• **Task directions**:
Reproduce the listing below verbatim, omitting the pictures.

• **Entries provided**:
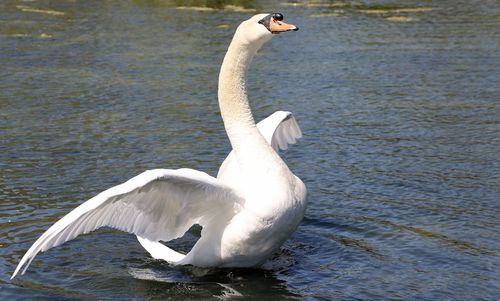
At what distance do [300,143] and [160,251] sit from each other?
4.62m

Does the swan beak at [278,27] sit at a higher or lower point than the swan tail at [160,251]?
higher

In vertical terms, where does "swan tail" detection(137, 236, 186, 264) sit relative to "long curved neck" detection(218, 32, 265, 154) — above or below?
below

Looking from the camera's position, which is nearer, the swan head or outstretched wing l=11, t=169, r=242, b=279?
outstretched wing l=11, t=169, r=242, b=279

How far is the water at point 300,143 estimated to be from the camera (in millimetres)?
8336

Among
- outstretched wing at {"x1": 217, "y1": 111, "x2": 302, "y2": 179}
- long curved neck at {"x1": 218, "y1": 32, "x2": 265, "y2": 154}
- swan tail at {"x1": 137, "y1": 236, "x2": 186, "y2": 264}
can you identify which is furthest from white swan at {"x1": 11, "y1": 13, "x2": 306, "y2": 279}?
outstretched wing at {"x1": 217, "y1": 111, "x2": 302, "y2": 179}

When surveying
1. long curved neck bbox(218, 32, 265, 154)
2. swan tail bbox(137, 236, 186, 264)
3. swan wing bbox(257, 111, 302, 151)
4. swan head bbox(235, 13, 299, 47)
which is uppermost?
swan head bbox(235, 13, 299, 47)

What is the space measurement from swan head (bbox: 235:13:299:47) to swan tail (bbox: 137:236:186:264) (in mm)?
2170

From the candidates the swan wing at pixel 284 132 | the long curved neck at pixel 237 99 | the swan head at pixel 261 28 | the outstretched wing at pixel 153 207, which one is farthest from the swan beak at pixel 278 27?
the swan wing at pixel 284 132

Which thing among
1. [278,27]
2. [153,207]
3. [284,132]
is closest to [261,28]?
[278,27]

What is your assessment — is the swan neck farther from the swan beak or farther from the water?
the water

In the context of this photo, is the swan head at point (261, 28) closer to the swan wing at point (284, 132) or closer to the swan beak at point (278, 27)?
the swan beak at point (278, 27)

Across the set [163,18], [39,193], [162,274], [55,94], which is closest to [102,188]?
[39,193]

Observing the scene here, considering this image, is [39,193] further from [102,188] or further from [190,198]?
[190,198]

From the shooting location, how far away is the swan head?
782 centimetres
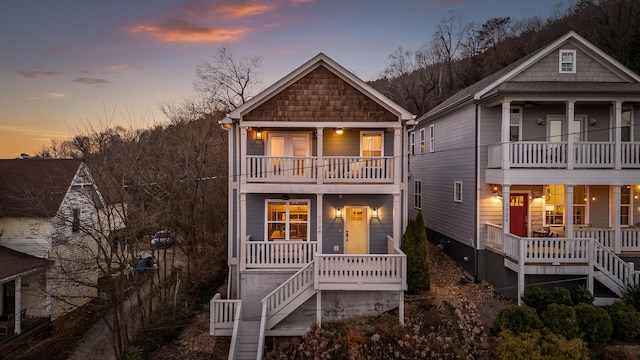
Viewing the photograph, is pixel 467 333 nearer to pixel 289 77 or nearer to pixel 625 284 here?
pixel 625 284

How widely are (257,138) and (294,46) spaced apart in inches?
434

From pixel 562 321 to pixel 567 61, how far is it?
388 inches

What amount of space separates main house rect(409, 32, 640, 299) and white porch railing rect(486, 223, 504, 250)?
1.6 inches

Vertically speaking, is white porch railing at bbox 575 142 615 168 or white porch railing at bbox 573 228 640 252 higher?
white porch railing at bbox 575 142 615 168

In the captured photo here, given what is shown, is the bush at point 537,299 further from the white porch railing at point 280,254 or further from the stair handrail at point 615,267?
the white porch railing at point 280,254

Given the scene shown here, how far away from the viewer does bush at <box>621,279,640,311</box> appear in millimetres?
11188

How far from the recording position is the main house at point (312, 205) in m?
11.9

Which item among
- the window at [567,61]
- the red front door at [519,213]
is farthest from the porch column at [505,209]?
the window at [567,61]

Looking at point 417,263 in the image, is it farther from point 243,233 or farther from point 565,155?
point 565,155

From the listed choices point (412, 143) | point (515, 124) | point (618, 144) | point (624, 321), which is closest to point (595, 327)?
point (624, 321)

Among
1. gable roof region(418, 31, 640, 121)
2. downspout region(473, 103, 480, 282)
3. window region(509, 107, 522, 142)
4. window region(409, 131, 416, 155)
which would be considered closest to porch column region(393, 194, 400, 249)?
downspout region(473, 103, 480, 282)

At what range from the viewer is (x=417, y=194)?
22938mm

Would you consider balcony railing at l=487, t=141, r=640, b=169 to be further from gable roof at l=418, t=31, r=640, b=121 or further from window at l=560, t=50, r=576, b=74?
window at l=560, t=50, r=576, b=74

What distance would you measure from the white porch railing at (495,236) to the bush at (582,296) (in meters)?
2.49
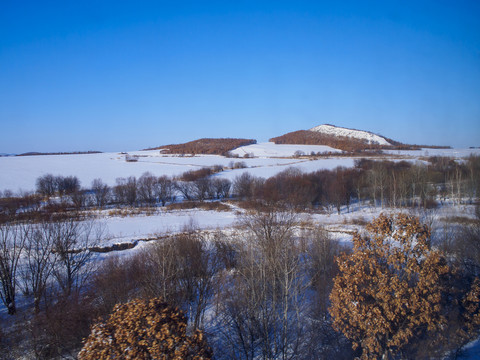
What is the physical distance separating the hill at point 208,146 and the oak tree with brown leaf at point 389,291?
92428mm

• **The result**:
At what distance do [300,143] and [160,251] sit from each other?
4.62m

Does the swan beak at [278,27] sit at a higher or lower point than the swan tail at [160,251]?
higher

In vertical terms, where does "swan tail" detection(137, 236, 186, 264) sit relative to "long curved neck" detection(218, 32, 265, 154) — above or below?
below

Looking from the camera's position, which is nearer, the swan head or outstretched wing l=11, t=169, r=242, b=279?
outstretched wing l=11, t=169, r=242, b=279

How far is the water at point 300,143 estimated to be from the camera (in millimetres)?
8336

Among
- outstretched wing at {"x1": 217, "y1": 111, "x2": 302, "y2": 179}
- long curved neck at {"x1": 218, "y1": 32, "x2": 265, "y2": 154}
- swan tail at {"x1": 137, "y1": 236, "x2": 186, "y2": 264}
can you identify which is furthest from white swan at {"x1": 11, "y1": 13, "x2": 306, "y2": 279}?
outstretched wing at {"x1": 217, "y1": 111, "x2": 302, "y2": 179}

When surveying
1. long curved neck bbox(218, 32, 265, 154)
2. swan tail bbox(137, 236, 186, 264)
3. swan wing bbox(257, 111, 302, 151)
4. swan head bbox(235, 13, 299, 47)
which is uppermost?
swan head bbox(235, 13, 299, 47)

What is the space measurement from swan head (bbox: 235:13:299:47) to swan tail (bbox: 137:236:186:264) (in mm)?
2170

From the candidates the swan wing at pixel 284 132 | the long curved neck at pixel 237 99 | the swan head at pixel 261 28 | the outstretched wing at pixel 153 207, which one is farthest from the swan beak at pixel 278 27?
the swan wing at pixel 284 132

Which thing among
1. [278,27]
2. [153,207]
3. [284,132]
is closest to [261,28]?
[278,27]

What is your assessment — is the swan neck farther from the swan beak or farther from the water?
the water

In the context of this photo, is the swan head at point (261, 28) closer to the swan wing at point (284, 132) or closer to the swan beak at point (278, 27)?
the swan beak at point (278, 27)

Across the set [163,18], [39,193], [162,274], [55,94], which is closest to [102,188]?
[39,193]

Observing the scene here, considering this image, is [39,193] further from [102,188] or further from [190,198]?
[190,198]

From the shooting location, how far away is the swan head?
782 centimetres
Viewing the photograph, is pixel 467 333 nearer to pixel 289 77 or nearer to pixel 625 284 here?
pixel 625 284

How widely are (257,138) and (294,46) spaced apart in inches?
434

From pixel 562 321 to pixel 567 61, how far is it?
388 inches

What amount of space separates main house rect(409, 32, 640, 299) and white porch railing rect(486, 223, 504, 250)?
1.6 inches

Vertically speaking, is white porch railing at bbox 575 142 615 168 or white porch railing at bbox 573 228 640 252 higher?
white porch railing at bbox 575 142 615 168

In the captured photo here, given what is shown, is the bush at point 537,299 further from the white porch railing at point 280,254 or further from the stair handrail at point 615,267?
the white porch railing at point 280,254

Given the scene shown here, how far away from the viewer does bush at <box>621,279,640,311</box> appear in millimetres?
11188

How far from the recording position is the main house at point (312, 205) in m?
11.9

Which item among
- the window at [567,61]
- the red front door at [519,213]
is farthest from the porch column at [505,209]?
the window at [567,61]

Looking at point 417,263 in the image, is it farther from point 243,233 or farther from point 565,155?
point 565,155

From the listed choices point (412, 143) | point (515, 124) | point (618, 144) | point (624, 321), which is closest to point (595, 327)?
point (624, 321)

Among
1. gable roof region(418, 31, 640, 121)
2. downspout region(473, 103, 480, 282)
3. window region(509, 107, 522, 142)
4. window region(409, 131, 416, 155)
which would be considered closest to porch column region(393, 194, 400, 249)?
downspout region(473, 103, 480, 282)

At what range from the viewer is (x=417, y=194)?
22938mm

Would you consider balcony railing at l=487, t=141, r=640, b=169 to be further from gable roof at l=418, t=31, r=640, b=121 or further from window at l=560, t=50, r=576, b=74?
window at l=560, t=50, r=576, b=74

What distance would you measure from the white porch railing at (495,236) to the bush at (582,296) (in meters)?
2.49
What is the physical distance separating the hill at point 208,146 and the oak tree with brown leaf at point 389,291?
92428mm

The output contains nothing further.